# TEXT SHOWN

────────────────

Gunmen ordered 16 off-duty Iraqi soldiers out of a truck in Latafiya, south of Baghdad, at the weekend and killed them, but signs are growing that the slaughter of all Iraqis in the army or police, or civilians working for the government, is leading to divisions in the resistance.

The split is between Islamic fanatics, willing to killing anybody remotely connected with the government, and Iraqi nationalists who want to concentrate on attacking the 130,000 US troops in Iraq.

Posters threatening extreme resistance fighters have appeared on walls in Ramadi, a Sunni Muslim city on the Euphrates river west of Baghad.

Insurgents in the city say that resistance to the Americans is being discredited by the kidnapping and killing of civilians. "They have tarnished our image and used the jihad to make personal gains," Ahmed Hussein, an imam from a mosque in Ramadi, was quoted as saying.

A further indication that the armed resistance may be losing momentum is a fall in American casualties since January when 127 US and other foreign troops were killed, compared to 40 in March and just 12 in the first days of April. The US says the number of attacks by the resistance is slightly down from 50-60 a day in January to 40-45 now.

────────────────

# OBJECTIVES
[1] Decide whether each statement agrees with the report on the Iraqi resistance. Answer yes or no, and quote the deciding words of the report.
(a) The 16 off-duty soldiers were killed in Ramadi.
(b) Posters threatening extreme resistance fighters went up in Ramadi.
(c) According to the US, resistance attacks have increased since January.
[2] Retype the passage of the report on the Iraqi resistance from "Gunmen ordered 16" to "west of Baghad.".
The entries that come next are separate material with no connection to the report on the Iraqi resistance.

────────────────

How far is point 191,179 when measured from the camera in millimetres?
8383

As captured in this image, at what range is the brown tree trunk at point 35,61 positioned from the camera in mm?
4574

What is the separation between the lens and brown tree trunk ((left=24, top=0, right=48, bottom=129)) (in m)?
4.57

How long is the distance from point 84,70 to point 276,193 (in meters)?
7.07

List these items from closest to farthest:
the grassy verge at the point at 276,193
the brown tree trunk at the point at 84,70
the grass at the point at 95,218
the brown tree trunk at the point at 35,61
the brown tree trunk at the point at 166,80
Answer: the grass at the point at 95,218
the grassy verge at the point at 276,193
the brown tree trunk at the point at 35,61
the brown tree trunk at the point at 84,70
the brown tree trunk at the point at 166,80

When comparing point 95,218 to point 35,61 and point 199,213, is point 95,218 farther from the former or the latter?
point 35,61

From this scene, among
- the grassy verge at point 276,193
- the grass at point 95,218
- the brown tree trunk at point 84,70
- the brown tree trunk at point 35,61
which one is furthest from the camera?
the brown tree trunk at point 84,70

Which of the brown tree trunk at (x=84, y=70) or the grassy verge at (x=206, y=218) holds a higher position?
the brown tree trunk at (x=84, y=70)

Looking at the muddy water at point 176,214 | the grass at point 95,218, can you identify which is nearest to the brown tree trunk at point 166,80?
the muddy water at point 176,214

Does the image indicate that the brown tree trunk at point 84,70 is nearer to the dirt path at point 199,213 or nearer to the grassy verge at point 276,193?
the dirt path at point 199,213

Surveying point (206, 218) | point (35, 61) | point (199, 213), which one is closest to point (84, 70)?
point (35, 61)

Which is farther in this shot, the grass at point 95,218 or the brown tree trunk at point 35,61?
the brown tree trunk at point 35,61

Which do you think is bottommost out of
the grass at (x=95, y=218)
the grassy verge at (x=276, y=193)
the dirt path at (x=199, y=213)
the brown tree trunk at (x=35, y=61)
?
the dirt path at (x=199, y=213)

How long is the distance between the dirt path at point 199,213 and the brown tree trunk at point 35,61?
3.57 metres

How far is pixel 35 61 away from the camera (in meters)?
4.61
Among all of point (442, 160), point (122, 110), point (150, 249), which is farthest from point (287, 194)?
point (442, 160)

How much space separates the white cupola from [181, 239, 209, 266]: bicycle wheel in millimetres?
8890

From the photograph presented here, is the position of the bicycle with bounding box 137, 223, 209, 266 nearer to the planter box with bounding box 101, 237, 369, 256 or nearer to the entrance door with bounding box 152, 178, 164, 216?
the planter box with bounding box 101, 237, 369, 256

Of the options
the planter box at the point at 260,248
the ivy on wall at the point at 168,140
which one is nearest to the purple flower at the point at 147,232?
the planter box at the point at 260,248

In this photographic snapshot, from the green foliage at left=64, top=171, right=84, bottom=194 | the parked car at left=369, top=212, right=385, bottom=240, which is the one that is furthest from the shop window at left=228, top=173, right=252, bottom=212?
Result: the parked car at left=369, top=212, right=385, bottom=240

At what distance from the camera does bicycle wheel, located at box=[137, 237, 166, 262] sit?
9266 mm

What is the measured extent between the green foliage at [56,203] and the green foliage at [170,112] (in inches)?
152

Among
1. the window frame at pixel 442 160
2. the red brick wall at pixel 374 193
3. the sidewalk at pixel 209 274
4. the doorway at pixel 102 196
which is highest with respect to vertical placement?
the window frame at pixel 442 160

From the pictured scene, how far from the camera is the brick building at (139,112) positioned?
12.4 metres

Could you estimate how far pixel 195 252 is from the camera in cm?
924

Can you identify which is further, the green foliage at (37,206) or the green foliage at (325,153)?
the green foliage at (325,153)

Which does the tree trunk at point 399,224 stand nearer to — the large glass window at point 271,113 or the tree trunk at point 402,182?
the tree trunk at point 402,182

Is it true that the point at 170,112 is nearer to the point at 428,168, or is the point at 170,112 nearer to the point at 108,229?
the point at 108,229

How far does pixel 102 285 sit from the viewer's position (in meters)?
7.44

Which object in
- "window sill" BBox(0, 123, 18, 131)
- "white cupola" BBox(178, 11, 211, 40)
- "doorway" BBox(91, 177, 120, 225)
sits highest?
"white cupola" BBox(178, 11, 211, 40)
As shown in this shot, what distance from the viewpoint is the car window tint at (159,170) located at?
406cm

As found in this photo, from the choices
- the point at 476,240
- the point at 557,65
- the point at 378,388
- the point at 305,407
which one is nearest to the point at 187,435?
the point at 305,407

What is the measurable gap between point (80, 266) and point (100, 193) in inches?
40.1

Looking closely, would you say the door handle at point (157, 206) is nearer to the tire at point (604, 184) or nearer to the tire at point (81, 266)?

────────────────

# TASK ANSWERS
[1]
(a) No: "in Latafiya, south of Baghdad"
(b) Yes: "Posters threatening extreme resistance fighters have appeared on walls in Ramadi"
(c) No: "the number of attacks by the resistance is slightly down from 50-60 a day in January to 40-45 now"

[2]
Gunmen ordered 16 off-duty Iraqi soldiers out of a truck in Latafiya, south of Baghdad, at the weekend and killed them, but signs are growing that the slaughter of all Iraqis in the army or police, or civilians working for the government, is leading to divisions in the resistance.

The split is between Islamic fanatics, willing to killing anybody remotely connected with the government, and Iraqi nationalists who want to concentrate on attacking the 130,000 US troops in Iraq.

Posters threatening extreme resistance fighters have appeared on walls in Ramadi, a Sunni Muslim city on the Euphrates river west of Baghad.